Richard Dreyfuss a fait partie de certains des films les plus emblématiques de l’industrie, tels que Mâchoires à Rencontres du troisième type. À l’écran, l’acteur a montré ses talents au cours de sept décennies, mettant en place l’une des carrières les plus impressionnantes et les plus durables que nous ayons jamais vues. Hors de l’écran, cependant, Dreyfuss n’a pas eu autant de succès. Il a eu des démêlés avec la loi, a été qualifié de difficile et a ajouté des complications aux décors et aux productions. Que tout soit de sa faute ou non n’est parfois pas clair, mais les rumeurs et les perceptions sont difficiles à briser à Hollywood une fois qu’elles se sont installées.

En conséquence, nous avons décidé de parcourir les détails des contes moins que savoureux qui ont marqué la carrière de Dreyfuss. L’acteur n’a pas hésité à exprimer son opinion sur les controverses de sa vie, de sorte que les fans doivent rarement deviner ou se demander où il en est. De nombreux lecteurs seront bien conscients de ses distinctions, mais ce qui suit est un aperçu du côté ombragé de Richard Dreyfuss.

Richard Dreyfuss, «M. Nouvel établissement hollywoodien ‘

Avant que Richard Dreyfuss ne fasse sensation avant de se faire un nom en tant qu’acteur. À 16 ans, il a été expulsé d’une audition dans un grand studio pour avoir crié après un réalisateur et un directeur de casting pour l’avoir fait attendre. «En marchant vers la voiture de ma mère, je me suis senti glorieux», a-t-il déclaré dans Le télégraphe. « Je savais avec certitude à 100% que je réussirais en tant que star de cinéma. » Cette confiance a frotté certaines personnes dans le mauvais sens.

En 1978, Dreyfuss était un succès, ayant trouvé un énorme succès dans Graffiti américain, Jaws, Rencontres du troisième type, et La fille au revoir. Il était également très conscient de la réputation qu’il s’était bâtie. Selon Pierre roulante, les gens à l’époque l’appelaient «Mr. New Hollywood Establishment» et «arrogant». Comme son ami Carl Borcuk l’a dit Pierre roulante, « Cela vient du fait que Richard a dit aux gens qu’il réussirait », mais Dreyfuss a affirmé qu’il ne l’avait pas compris.

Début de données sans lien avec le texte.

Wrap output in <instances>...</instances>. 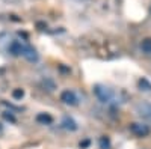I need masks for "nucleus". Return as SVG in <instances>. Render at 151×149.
Segmentation results:
<instances>
[{
    "instance_id": "f257e3e1",
    "label": "nucleus",
    "mask_w": 151,
    "mask_h": 149,
    "mask_svg": "<svg viewBox=\"0 0 151 149\" xmlns=\"http://www.w3.org/2000/svg\"><path fill=\"white\" fill-rule=\"evenodd\" d=\"M94 93L101 103H113V99H115V92L101 84L94 86Z\"/></svg>"
},
{
    "instance_id": "f03ea898",
    "label": "nucleus",
    "mask_w": 151,
    "mask_h": 149,
    "mask_svg": "<svg viewBox=\"0 0 151 149\" xmlns=\"http://www.w3.org/2000/svg\"><path fill=\"white\" fill-rule=\"evenodd\" d=\"M130 131L136 135V137H147V135L151 133L150 127L145 125L142 122H133L130 125Z\"/></svg>"
},
{
    "instance_id": "7ed1b4c3",
    "label": "nucleus",
    "mask_w": 151,
    "mask_h": 149,
    "mask_svg": "<svg viewBox=\"0 0 151 149\" xmlns=\"http://www.w3.org/2000/svg\"><path fill=\"white\" fill-rule=\"evenodd\" d=\"M60 101L64 104H67V106H77L79 104V98L73 91L68 89V91H64L60 93Z\"/></svg>"
},
{
    "instance_id": "20e7f679",
    "label": "nucleus",
    "mask_w": 151,
    "mask_h": 149,
    "mask_svg": "<svg viewBox=\"0 0 151 149\" xmlns=\"http://www.w3.org/2000/svg\"><path fill=\"white\" fill-rule=\"evenodd\" d=\"M136 111L141 118L151 120V103H141L136 106Z\"/></svg>"
},
{
    "instance_id": "39448f33",
    "label": "nucleus",
    "mask_w": 151,
    "mask_h": 149,
    "mask_svg": "<svg viewBox=\"0 0 151 149\" xmlns=\"http://www.w3.org/2000/svg\"><path fill=\"white\" fill-rule=\"evenodd\" d=\"M24 59H27L29 62H38V59H40V56H38L36 50L33 47H30L29 44H26V47H24V51L21 54Z\"/></svg>"
},
{
    "instance_id": "423d86ee",
    "label": "nucleus",
    "mask_w": 151,
    "mask_h": 149,
    "mask_svg": "<svg viewBox=\"0 0 151 149\" xmlns=\"http://www.w3.org/2000/svg\"><path fill=\"white\" fill-rule=\"evenodd\" d=\"M62 125H64V128L71 130V131H76V130H77V123H76L71 118H65L64 120H62Z\"/></svg>"
},
{
    "instance_id": "0eeeda50",
    "label": "nucleus",
    "mask_w": 151,
    "mask_h": 149,
    "mask_svg": "<svg viewBox=\"0 0 151 149\" xmlns=\"http://www.w3.org/2000/svg\"><path fill=\"white\" fill-rule=\"evenodd\" d=\"M141 48L145 54H151V38H145L141 42Z\"/></svg>"
},
{
    "instance_id": "6e6552de",
    "label": "nucleus",
    "mask_w": 151,
    "mask_h": 149,
    "mask_svg": "<svg viewBox=\"0 0 151 149\" xmlns=\"http://www.w3.org/2000/svg\"><path fill=\"white\" fill-rule=\"evenodd\" d=\"M36 120L41 122V123H52L53 122V118L50 116V115H47V113H41V115L36 116Z\"/></svg>"
},
{
    "instance_id": "1a4fd4ad",
    "label": "nucleus",
    "mask_w": 151,
    "mask_h": 149,
    "mask_svg": "<svg viewBox=\"0 0 151 149\" xmlns=\"http://www.w3.org/2000/svg\"><path fill=\"white\" fill-rule=\"evenodd\" d=\"M12 96H14V99H21L24 96V91L23 89H15L14 92H12Z\"/></svg>"
},
{
    "instance_id": "9d476101",
    "label": "nucleus",
    "mask_w": 151,
    "mask_h": 149,
    "mask_svg": "<svg viewBox=\"0 0 151 149\" xmlns=\"http://www.w3.org/2000/svg\"><path fill=\"white\" fill-rule=\"evenodd\" d=\"M109 139H106V137H101L100 139V148L101 149H109Z\"/></svg>"
}]
</instances>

« Je ne sais pas pourquoi cela est considéré comme de l’arrogance », a expliqué Dreyfuss au magazine. « Je suis probablement plus incertain et plus auto-dénigrant publiquement que toute autre personne que j’ai jamais connue. Mais parce que j’ai aussi dit le contraire, c’est tout ce qu’ils entendent. » Mais c’est le même homme qui a admis Le gardien qu’il «insulterait tous les acteurs d’Hollywood», le même homme qui a confirmé Le télégraphe qu’il croit que « son œuvre est la plus belle de tout acteur vivant à Hollywood – mieux que Al Pacino, Robert De Niro, Jack Nicholson et Dustin Hoffman. »

Et Bill Murray?

Dans le film de 1991, Et Bob? Richard Dreyfuss est rendu fou par un patient irritant (Bill Murray). Sur le plateau, Dreyfuss a été rendu fou par un acteur irritant (également Bill Murray). Dans une interview avec Yahoo! Divertissement, Dreyfuss a qualifié Murray de « tyran ivre » avant de partager un souvenir pas si brillant. « Il a mis son visage à côté de moi, nez à nez », a rappelé Dreyfuss à la sortie. « Et il a crié à pleins poumons: » Tout le monde vous déteste! Vous êtes toléré!  » Il n’a pas eu le temps de réagir, car il s’est penché en arrière et il a pris un cendrier moderne soufflé en verre. Il l’a jeté à mon visage de [only a couple feet away]. Et il pesait environ trois quarts de livre. Et il m’a manqué. Il a essayé de me frapper. Je me suis levé et je suis parti. « 

De son côté, Murray avoue être difficile. «C’est divertissant», a-t-il dit à Divertissement hebdomadaire. « [Dreyfuss and I] ne s’entendait pas particulièrement sur le film, mais cela a fonctionné pour le film. Je veux dire, je l’ai rendu fou, et il m’a encouragé à le rendre fou. « Mais Dreyfuss ne l’a jamais lâché. Dix-huit ans après ce film, Dreyfuss a dit Le Club AV, « Je ne l’aime pas, mais il me fait rire même maintenant. »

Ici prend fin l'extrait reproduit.